Figure 4. Clinical relevance of A-to-I RNA editing events with peptide support.

Figure 4

(A) Normal-tumor comparison of RNA editing levels. Paired t test was used to assess statistical significance. (B) The upper quartile values of RNA editing levels of four RNA editing sites. For each editing site, only the top five cancer types with the highest editing levels are shown. (C) Clinically relevant patterns of RNA editing sites with peptide evidence in different cancer types. For each cancer type, grey boxes indicate not significant, red boxes indicate significantly differential editing levels among tumor subtypes (Kruskal-Wallis or Wilcoxon rank sum test, FDR < 0.05, editing level difference > 3%), orange boxes indicate significantly differential editing levels among stage (Kruskal-Wallis or Wilcoxon rank sum test, FDR < 0.05, editing level difference > 3%), and blue boxes indicate significant associations of editing level with progression-free survival times (log-rank or Cox model test, FDR < 0.05, editing level difference >3%). (D) Differential editing level of COPA_I164V (left) and IGFBP7_R78G (right) in stomach adenocarcinoma (STAD) subtypes (left) and lung Adenocarcinoma (LUAD) subtypes (right). Kruskal-Wallis test was used to assess statistical significance. (E) Correlations of editing level in COPA_I164V (left) and IGFBP7_R78G (right) with patient progression-free survival time in kidney renal clear cell carcinoma (KIRC). Log-rank test was used to assess statistical significance. (F) The association of editing level at COG3_I635V with the drug sensitivity of fluorouracil and austocystin D. (G) The association of editing level at COPA_I164V with the sensitivity to austocystin D and lapatinib. (F) and (G) Wilcoxon rank sum test was used to assess statistical significance. In (A), (D), (F) and (G), the horizontal line in the box is the median, the bottom and top of the box are the first and third quartiles, and the whiskers extend to 1.5 IQR of the lower quartile and the upper quartile, respectively. In (D)–(G), numbers in parentheses indicate the sample numbers included in each comparison group. See also Table S4, Table S5, Figure S4.

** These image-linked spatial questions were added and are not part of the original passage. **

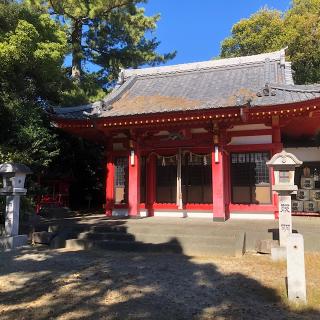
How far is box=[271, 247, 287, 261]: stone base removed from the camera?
7621mm

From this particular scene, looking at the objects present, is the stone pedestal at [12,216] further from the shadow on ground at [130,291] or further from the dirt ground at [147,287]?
the shadow on ground at [130,291]

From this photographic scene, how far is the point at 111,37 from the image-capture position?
2308 cm

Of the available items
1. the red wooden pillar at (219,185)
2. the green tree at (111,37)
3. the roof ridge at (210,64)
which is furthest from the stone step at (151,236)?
the green tree at (111,37)

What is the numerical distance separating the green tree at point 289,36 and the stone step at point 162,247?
61.0 feet

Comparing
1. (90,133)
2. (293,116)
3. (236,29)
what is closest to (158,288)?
(293,116)

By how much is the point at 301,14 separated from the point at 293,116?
711 inches

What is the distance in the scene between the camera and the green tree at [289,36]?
2367cm

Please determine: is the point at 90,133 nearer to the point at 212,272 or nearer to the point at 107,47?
the point at 212,272

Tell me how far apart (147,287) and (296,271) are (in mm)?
2204

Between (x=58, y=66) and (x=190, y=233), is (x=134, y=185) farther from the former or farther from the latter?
(x=58, y=66)

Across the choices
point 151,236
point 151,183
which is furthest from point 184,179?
point 151,236

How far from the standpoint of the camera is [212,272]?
22.2 feet

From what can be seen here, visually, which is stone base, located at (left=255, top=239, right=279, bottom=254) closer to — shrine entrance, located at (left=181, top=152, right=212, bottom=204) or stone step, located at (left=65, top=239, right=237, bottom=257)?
A: stone step, located at (left=65, top=239, right=237, bottom=257)

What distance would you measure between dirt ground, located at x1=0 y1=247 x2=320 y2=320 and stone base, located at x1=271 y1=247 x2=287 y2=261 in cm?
17
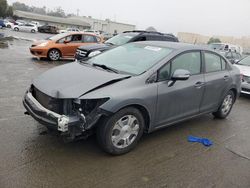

Functional effects of COPA editing on tumor cells

Since the above intriguing patterns do not necessarily imply a causal relationship, we next focused on COPA editing for experimental investigation because of its variant peptide prevalence across four MS datasets (Table 1), correlation of RNA editing level with variant peptide ion intensity (Figure S5A and B), relatively high editing level (Figure 4B), extensive clinical correlations across cancer types (Figure 4C), and a large predicted free energy change on protein conformation (Rosetta, 3.03 R.U., Figure 5A). In CRISPR/cas9 COPA knockout MDA-MB-231 (breast cancer) cells (Figure S5C), we introduced wild-type COPA and mutant COPA_I164V cDNAs, respectively, with the newly introduced COPA proteins being expressed at a level similar to that in parental cells (Figure S5D–F). The expression of edited COPA proteins was confirmed and their relative amount was assessed using LC-MS/MS (Figure 5B). Indeed, when mutant COPA was overexpressed, the proportion of edited proteins was markedly increased. We found that edited COPA_I164V significantly increased cell viability, wounding healing, migration and invasion compared with wild-type COPA (Student’s t-test, p < 0.05, Figure 5C–F). We observed similar patterns with introduction of wild-type and edited COPA into MDA-MB-231 cells where the parental RNA was depleted by shRNA targeting the 3'UTR (Figure S6, Table S6) as well as wild-type MDA-MB-231, MCF10A (a normal breast epithelial cell line) and SLR25 (a kidney cancer cell line) (Figure 5G–I). These results suggest that edited COPA can make a notable contribution to tumor development.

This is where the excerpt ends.